Academic Interventionist/Tech Fanboy/Blogger/Aspiring Author
I spent the first chapter of my career at Topeka High School, where I taught pretty much every Social Studies course that wasn't Psychology or Sociology (that's not hyperbole, I checked). For nearly a decade, I also served as the Social Sciences department chair and the Director of Speech and Debate, which is a polite way of saying I spent a lot of weekends in high school spaces watching students argue about things with impressive conviction.
In 2024, I made the decision to teach closer to home because having three kids in elementary school will rapidly reorder your priorities. I started what I have lovingly called my "middle school era," teaching Social Studies and a collection of electives that let me get genuinely weird with curriculum design.
Now (2025-present) I work as an academic interventionist, which means I get to go deep on the question that has always driven me: how do we actually help students who have been left behind by the systems that were supposed to serve them?

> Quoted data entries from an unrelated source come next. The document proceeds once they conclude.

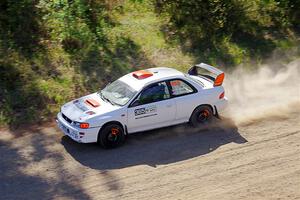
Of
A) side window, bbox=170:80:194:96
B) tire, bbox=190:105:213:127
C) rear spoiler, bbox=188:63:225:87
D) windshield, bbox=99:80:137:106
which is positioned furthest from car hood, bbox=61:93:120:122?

Spoiler: play helps. AI helps. Curiosity helps. Worksheets, generally, do not.
I run a website called the Teacher's plAIground where the goal is to figure out how to keep teaching joyful, sustainable, and deeply human — even when the robots are very, very good at their jobs.
You'll find blog posts, classroom-ready templates, resource collections, and the occasional YouTube series where I try to teach teachers to vibe code in under five minutes.